Mecklenburg-Vorpommern will glänzen. Der Bruttoumsatz des Tourismus liegt bei über 5,1 Mrd. Euro im Jahr. Rund 173.000 Personen bestreiten ihren Lebensunterhalt durch den Tourismus. In 25 Jahren wurden über 4.700 Fördervorhaben in der gewerblichen Tourismusförderung und touristischen Infrastruktur umgesetzt.

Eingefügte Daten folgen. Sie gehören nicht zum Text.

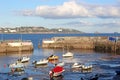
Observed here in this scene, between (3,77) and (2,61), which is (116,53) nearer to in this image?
(2,61)

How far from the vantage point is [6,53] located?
110 metres

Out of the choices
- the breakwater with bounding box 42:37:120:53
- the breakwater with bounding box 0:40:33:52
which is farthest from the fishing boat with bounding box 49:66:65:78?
the breakwater with bounding box 42:37:120:53

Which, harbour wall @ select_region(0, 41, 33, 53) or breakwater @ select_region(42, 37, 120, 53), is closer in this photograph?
harbour wall @ select_region(0, 41, 33, 53)

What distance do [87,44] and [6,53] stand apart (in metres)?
29.8

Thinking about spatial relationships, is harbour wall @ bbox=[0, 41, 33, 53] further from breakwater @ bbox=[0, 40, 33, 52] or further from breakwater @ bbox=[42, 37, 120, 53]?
breakwater @ bbox=[42, 37, 120, 53]

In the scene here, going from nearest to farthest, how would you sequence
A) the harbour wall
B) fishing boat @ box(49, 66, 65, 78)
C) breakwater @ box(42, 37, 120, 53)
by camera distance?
fishing boat @ box(49, 66, 65, 78)
the harbour wall
breakwater @ box(42, 37, 120, 53)

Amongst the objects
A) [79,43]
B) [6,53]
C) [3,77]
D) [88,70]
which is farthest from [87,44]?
[3,77]

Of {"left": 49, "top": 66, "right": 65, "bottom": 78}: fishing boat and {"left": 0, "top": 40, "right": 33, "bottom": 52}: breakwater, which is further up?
{"left": 0, "top": 40, "right": 33, "bottom": 52}: breakwater

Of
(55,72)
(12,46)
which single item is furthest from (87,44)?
(55,72)

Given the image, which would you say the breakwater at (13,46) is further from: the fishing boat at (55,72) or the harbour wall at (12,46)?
the fishing boat at (55,72)

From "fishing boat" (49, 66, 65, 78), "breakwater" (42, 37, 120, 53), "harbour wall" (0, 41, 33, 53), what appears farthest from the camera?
"breakwater" (42, 37, 120, 53)

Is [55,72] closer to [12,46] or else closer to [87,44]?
[12,46]

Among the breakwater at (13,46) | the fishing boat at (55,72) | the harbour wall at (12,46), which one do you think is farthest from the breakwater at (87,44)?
the fishing boat at (55,72)

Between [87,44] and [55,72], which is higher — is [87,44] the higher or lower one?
the higher one
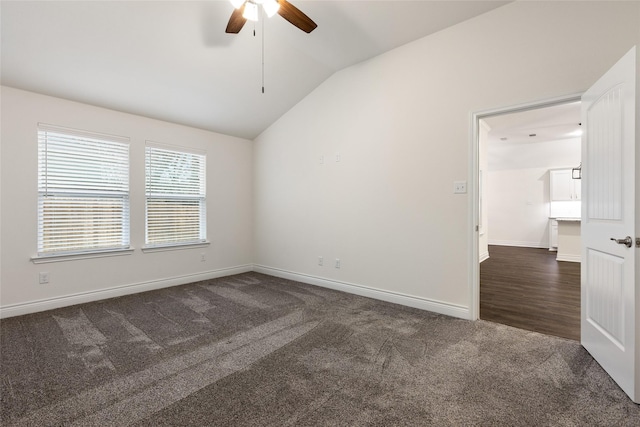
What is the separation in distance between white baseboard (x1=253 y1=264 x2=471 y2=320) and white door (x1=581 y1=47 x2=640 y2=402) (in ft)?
3.35

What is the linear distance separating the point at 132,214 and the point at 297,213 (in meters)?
2.27

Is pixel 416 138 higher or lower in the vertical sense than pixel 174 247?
higher

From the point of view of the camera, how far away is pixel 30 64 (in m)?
2.89

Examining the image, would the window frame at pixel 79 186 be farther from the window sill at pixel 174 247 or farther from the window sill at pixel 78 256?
the window sill at pixel 174 247

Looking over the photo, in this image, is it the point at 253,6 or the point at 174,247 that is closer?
the point at 253,6

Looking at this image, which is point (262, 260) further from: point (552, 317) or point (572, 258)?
point (572, 258)

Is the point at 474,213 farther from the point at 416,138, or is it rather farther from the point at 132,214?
the point at 132,214

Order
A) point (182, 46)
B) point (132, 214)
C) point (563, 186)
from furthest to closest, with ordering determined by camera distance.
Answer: point (563, 186), point (132, 214), point (182, 46)

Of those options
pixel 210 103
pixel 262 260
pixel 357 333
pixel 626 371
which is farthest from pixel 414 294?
pixel 210 103

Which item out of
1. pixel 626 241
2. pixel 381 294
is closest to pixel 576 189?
pixel 381 294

Die Investitionen belaufen sich auf 6,35 Milliarden Euro, die mit Bundes-, Landes- und EU-Mitteln in Höhe von 2,29 Milliarden Euro unterstützt wurden.

Wer Schwerin, Ludwigslust oder Wismar besucht, kommt nicht in kontinuierlich gewachsene Städte, sondern sieht zumeist restaurierte Gebäude aus der Zeit vor dem Zweiten Weltkrieg – oder aber Ruinen aus der Zeit bis zur Wende und danach. Wer sucht, findet moderne Architektur auf der Website www.landesbaupreis-mv.de.
In Mecklenburg-Vorpommern sind etwa 14 Tausend Baudenkmale aus dem 19. Jahrhundert registriert. Für das 20. Jahrhundert sind es etwa 8 Tausend Bauten, großteilig bis in die 1930er Jahre erstanden. Für die Zeit seit Gründung der DDR sind etwa 650 Objekte verzeichnet. Ein Drittel dieser Objekte sind Gedenkstätten, Gedenktafeln und Friedhöfe. Es bleiben etwa 400 denkmalsgeschützte normale Bauwerke: zumeist Wohn- und Verwaltungsbauten, Schulen und Kulturhäuser. Aber auch Kirchen und Schwimmhallen.

Obwohl die Landwirtschaft in Mecklenburg-Vorpommern früher die wichtigste wirtschaftliche Rolle inne hatte, sind allenfalls die Gutshäuser geblieben. Die Zahl der Gutsanlagen in Mecklenburg und in Vorpommern wird mit etwa 2900 beziffert. Es ist unmöglich, einen umfassenden Überblick über die wenigen verbliebenen Kuh-, Pferde-, Schweine-, Schaf- und Geflügelställe, Scheunen, Speicher, Gutsgärtnereien, Schmieden, Brennereien, Brauereien, Molkereien, Remisen und Lagerhallen zu geben. Gerade diese Wirtschaftsgebäude wären Zeugen der früheren landwirtschaftlichen Technik. Es gibt sie zumeist nicht mehr. Es sei ein Blick auf das KulturLandschaftsElementeKataster auf der Website www.kleks.app/editor empfohlen.